In October this year, as the DOH restarted its aggressive PhilHealth registration, it also started implementing a 100-percent to 200-percent hike in the premium of individually paying members (IPMs). Members of urban poor group Kadamay and progressive labor center Kilusang Mayo Uno protested.
“While people are made to pay two to three times more for health services, the government budget for PhilHealth is slashed by one third under president Aquino’s budget proposal,” KMU general secretary Roger Soluta during a protest in front of the PhilHealth head office in Pasig last October.
KMU also countered statements of PhilHealth officials and Aquino spokespersons claiming that the premium increase will not affect ordinary workers, as the list of professions qualified for the increase include accountants, librarians, social workers, and nurses.
Under the new payment scheme, IPMs falling under the more than 40 professions listed by PhilHealth will be made to pay P600 ($14) per quarter for one year, then P900 ($21) per quarter for the next year.
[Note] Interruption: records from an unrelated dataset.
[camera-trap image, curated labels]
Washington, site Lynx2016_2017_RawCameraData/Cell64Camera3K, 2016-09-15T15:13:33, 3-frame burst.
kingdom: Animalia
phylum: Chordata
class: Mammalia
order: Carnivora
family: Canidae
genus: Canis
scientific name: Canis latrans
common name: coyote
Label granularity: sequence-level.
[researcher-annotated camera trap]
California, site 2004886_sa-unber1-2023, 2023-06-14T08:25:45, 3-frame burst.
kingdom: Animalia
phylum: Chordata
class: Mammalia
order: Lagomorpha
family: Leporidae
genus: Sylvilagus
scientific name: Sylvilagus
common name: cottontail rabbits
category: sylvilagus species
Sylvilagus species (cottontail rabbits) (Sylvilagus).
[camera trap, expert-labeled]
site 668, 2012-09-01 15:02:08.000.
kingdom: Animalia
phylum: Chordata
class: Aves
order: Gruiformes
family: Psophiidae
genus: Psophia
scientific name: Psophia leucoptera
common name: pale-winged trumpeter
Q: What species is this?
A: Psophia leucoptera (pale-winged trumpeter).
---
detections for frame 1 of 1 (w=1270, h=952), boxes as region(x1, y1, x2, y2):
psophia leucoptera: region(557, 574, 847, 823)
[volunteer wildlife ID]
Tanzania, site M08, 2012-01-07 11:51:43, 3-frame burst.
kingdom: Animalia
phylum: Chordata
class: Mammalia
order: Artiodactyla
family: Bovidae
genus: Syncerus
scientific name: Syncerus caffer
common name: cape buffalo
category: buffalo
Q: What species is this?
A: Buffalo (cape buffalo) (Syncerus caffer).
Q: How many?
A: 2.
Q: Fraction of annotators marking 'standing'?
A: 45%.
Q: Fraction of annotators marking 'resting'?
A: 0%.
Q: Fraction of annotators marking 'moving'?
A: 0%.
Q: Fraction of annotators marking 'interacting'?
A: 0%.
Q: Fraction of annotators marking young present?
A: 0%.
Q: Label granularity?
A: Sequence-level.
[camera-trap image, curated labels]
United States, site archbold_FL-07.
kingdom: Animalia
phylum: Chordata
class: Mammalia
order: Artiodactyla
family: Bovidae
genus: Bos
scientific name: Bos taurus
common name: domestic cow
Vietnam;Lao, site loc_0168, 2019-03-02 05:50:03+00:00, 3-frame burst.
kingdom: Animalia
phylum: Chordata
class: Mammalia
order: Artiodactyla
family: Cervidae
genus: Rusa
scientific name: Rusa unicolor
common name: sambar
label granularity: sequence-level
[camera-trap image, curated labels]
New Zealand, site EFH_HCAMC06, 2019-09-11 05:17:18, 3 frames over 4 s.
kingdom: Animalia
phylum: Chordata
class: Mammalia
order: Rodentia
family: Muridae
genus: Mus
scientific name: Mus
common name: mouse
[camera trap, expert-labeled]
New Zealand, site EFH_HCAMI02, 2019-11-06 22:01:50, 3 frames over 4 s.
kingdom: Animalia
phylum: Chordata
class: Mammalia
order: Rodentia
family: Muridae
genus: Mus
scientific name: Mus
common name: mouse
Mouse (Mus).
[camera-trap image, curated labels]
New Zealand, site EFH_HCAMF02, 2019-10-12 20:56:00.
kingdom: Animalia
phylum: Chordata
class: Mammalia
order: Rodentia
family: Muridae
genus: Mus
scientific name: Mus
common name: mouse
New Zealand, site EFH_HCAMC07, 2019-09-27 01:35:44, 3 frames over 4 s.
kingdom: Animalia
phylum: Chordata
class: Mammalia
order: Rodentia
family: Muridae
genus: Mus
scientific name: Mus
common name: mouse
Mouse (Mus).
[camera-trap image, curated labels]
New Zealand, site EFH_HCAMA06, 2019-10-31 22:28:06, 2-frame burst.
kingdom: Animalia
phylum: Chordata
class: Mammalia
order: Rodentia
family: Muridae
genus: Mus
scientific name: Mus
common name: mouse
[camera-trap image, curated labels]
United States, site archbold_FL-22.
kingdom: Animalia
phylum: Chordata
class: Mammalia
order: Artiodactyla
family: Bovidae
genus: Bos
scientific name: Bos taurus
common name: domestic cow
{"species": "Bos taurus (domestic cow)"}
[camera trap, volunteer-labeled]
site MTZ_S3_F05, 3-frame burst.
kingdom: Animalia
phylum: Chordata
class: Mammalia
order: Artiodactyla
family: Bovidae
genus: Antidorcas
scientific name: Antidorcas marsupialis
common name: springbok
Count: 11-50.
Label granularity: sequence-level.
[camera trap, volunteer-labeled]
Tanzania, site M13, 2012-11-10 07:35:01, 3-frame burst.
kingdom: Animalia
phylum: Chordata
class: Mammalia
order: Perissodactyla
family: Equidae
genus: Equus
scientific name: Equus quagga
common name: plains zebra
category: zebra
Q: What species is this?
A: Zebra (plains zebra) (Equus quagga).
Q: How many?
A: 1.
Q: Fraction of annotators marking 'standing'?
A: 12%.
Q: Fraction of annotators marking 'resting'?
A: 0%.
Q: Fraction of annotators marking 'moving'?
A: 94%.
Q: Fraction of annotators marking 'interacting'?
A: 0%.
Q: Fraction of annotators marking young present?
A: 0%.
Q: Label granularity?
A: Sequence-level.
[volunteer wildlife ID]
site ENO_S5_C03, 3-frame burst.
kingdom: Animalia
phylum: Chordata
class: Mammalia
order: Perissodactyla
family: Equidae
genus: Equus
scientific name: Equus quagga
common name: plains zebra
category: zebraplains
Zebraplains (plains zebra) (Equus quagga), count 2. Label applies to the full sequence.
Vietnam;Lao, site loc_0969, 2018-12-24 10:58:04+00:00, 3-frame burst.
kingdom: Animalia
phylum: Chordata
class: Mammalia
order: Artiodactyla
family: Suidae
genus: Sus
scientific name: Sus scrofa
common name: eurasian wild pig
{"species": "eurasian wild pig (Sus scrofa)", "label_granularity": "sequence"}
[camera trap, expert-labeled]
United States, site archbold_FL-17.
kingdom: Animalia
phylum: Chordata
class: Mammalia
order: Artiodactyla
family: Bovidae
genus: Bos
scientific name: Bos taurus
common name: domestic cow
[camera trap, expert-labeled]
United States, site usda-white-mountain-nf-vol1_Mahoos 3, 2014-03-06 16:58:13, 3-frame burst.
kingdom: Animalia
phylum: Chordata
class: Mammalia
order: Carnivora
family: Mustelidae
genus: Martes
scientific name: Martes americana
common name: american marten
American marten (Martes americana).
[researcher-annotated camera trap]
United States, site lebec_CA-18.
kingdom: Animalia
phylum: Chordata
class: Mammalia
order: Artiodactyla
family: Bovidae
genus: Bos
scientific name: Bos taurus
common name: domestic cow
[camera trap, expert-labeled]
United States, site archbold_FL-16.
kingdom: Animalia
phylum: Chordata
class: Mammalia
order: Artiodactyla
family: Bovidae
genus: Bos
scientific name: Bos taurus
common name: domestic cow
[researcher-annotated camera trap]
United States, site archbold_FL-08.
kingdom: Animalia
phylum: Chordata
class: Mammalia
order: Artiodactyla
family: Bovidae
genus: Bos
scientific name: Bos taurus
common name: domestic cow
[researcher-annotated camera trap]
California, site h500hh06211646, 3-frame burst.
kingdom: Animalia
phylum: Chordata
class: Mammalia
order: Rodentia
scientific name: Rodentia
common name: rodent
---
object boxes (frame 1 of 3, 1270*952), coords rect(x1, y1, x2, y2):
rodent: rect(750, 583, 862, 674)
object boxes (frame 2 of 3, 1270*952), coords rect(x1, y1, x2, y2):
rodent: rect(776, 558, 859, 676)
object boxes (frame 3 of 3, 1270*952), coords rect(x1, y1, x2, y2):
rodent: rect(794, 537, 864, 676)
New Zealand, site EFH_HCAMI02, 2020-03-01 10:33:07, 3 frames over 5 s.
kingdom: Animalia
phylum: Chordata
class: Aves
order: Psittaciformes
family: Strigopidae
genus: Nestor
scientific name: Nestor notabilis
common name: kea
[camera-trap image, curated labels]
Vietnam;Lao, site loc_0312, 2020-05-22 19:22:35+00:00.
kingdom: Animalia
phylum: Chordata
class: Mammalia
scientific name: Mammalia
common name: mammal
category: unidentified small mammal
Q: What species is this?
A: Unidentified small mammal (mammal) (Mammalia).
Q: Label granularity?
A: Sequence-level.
The old rate of P300 ($7), which has been the rate for all PhilHealth members for nine years already, will be retained only to those with annual incomes below P25,000 ($570).
“The P25,000 ($570) annual income ceiling will not even exempt minimum wage earners and contractual workers from the 200 percent increase,” Soluta said.
In Davao City, members of Kadamay picketed in front of the PhilHealth office in time of Aquino’s first 100 days in office. “Where is the ‘health within our reach’ program that he promised during his State of the Nation Address?” asked Franchie Buhayan, spokesperson of Kadamay in the area.
The Aquino administration seems bent on making health care a profitable venture rather than a social obligation to the people, critics say. “It is pushing for the further privatization of health care. Sadly, the promised changes are all illusory,” said Dr. Rivera of HEAD.